Feb. 26, 2014 — -- Target Corp. today revealed the staggering cost of a security breach that exposed personal information of millions of its customers. The hit to Target's profits points up the high stakes facing businesses when it comes to protecting customer card data from hackers.
Target (NYSE: TGT) said the cost of the breach to date has been $61 million, offset by $44 million in insurance payouts. But the department store chain said it doesn't know what the future cost of the breach will be.
Target stock rose more than 7 percent as of mid-day Wednesday to about $60.69 a share, possibly on investor relief that the costs weren't even higher. Since the company announced the breach of as many as 40 million customer credit card accounts in mid-December, Target stock has fallen about 10 percent.
The company's breach-related security costs included offers of free credit-monitoring to customers, investigation expenses, increased staffing in call centers, fraud losses, card replacement costs, and more. Target has a $100 million plan to use of chip-enabled technology by early 2015 in all its stores.
Card issuers have been slow to implement chip technology embedded in cards used in other parts of the world, including Europe. Credit card fraud is estimated to cost $12 billion a year.
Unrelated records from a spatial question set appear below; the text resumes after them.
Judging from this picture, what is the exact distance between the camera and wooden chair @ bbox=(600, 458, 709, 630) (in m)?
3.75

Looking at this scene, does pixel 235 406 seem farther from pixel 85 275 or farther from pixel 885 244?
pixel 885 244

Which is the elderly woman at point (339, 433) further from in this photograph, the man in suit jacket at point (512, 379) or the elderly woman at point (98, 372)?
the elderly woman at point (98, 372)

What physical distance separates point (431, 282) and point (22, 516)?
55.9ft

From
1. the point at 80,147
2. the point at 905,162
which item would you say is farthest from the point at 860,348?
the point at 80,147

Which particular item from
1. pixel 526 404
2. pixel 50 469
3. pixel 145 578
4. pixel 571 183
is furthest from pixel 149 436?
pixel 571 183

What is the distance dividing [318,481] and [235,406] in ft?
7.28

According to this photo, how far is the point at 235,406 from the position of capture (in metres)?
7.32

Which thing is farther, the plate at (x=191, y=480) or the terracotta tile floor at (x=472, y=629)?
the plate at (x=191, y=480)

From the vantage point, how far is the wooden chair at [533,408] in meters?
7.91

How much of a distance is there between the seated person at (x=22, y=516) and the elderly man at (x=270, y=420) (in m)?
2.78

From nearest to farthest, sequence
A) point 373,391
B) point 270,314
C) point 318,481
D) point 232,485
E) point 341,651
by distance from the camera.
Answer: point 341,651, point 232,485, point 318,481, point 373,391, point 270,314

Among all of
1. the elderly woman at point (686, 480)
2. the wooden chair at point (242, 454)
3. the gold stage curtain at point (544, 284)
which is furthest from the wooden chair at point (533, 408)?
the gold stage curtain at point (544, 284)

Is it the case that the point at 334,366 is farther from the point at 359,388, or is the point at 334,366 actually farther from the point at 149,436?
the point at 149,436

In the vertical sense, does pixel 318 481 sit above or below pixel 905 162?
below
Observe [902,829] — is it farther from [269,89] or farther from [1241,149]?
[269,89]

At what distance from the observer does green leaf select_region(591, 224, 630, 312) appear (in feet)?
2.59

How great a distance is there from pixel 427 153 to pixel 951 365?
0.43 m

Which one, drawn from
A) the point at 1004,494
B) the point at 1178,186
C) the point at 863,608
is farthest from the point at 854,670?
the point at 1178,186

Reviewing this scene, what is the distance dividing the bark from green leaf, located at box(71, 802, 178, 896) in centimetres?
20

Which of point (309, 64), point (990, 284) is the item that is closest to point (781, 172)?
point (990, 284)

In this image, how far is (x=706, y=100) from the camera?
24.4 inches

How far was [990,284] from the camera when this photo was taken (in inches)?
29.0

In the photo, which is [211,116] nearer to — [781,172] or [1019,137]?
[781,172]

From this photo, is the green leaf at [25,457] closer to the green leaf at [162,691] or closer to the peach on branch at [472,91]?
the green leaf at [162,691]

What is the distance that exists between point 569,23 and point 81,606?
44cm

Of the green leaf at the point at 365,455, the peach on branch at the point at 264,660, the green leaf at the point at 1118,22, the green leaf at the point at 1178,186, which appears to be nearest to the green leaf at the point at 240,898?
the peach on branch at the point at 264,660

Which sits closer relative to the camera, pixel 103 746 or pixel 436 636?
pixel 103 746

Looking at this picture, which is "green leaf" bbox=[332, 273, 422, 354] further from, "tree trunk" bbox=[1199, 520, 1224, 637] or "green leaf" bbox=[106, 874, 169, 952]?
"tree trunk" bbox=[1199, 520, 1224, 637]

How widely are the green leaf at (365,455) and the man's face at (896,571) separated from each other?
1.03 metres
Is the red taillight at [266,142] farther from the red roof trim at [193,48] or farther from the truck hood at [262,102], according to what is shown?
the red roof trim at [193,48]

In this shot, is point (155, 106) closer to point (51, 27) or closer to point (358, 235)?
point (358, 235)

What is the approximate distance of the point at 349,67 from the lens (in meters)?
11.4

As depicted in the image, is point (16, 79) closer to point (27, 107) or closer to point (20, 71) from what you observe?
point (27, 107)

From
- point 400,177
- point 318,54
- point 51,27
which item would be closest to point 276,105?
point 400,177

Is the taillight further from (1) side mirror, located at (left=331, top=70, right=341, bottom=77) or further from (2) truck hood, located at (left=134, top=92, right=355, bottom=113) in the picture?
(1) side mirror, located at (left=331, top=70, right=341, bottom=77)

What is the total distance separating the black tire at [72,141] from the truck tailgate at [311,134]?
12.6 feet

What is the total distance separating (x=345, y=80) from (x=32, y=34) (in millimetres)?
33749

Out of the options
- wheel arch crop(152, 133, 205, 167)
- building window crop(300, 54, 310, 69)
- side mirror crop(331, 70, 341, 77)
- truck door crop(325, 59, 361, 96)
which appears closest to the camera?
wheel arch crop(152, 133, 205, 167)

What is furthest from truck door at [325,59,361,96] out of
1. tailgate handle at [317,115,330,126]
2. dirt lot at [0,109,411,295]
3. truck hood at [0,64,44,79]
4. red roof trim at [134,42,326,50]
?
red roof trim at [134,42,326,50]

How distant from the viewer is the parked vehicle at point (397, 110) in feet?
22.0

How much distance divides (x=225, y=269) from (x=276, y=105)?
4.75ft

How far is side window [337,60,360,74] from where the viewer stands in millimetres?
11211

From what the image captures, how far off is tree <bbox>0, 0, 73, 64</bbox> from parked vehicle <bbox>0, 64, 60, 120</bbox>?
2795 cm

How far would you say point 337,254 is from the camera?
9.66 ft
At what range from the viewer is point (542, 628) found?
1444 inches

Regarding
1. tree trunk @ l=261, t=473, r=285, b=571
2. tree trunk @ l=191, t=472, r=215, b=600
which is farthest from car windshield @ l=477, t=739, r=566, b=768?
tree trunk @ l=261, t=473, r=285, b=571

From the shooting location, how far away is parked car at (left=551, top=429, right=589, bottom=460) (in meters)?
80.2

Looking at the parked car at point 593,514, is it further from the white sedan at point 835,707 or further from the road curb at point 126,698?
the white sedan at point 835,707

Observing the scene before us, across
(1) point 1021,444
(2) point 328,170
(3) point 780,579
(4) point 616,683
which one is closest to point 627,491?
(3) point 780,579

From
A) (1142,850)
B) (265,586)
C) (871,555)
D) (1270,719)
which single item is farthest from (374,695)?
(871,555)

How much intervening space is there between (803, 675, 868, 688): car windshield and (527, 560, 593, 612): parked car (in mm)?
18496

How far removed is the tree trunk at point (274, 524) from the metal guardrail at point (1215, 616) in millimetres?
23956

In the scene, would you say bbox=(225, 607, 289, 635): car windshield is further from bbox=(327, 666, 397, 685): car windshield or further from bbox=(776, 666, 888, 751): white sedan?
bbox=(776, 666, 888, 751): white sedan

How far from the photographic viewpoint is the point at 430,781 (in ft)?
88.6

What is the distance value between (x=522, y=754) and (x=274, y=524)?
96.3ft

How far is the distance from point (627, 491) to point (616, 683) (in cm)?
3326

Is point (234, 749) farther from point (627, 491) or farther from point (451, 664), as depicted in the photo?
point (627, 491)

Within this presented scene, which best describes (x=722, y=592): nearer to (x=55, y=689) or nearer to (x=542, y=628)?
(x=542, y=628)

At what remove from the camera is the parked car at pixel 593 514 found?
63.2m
It's not clear how much it would cost to update the nation's credit card readers to accept chip-embedded cards.
Partly because of the fraud costs, Target said its fourth-quarter profit was down 46 percent while revenue fell 5.3 percent.
Read More: Data-Breach Costs Take Toll on Target Profit
Ken Perkins, an analyst with Morningstar, said Target's fourth-quarter financial results were actually better than he expected.
"Going forward, there are a lot of indications that Target's long-term business potential is still intact, despite near-term challenges they have to overcome," he said.
While the company is closing eight stores in the U.S. by May, and experiences "stiff competition" in Canada, Perkins said he believes profitability will improve across the border and inventory markdowns will slow.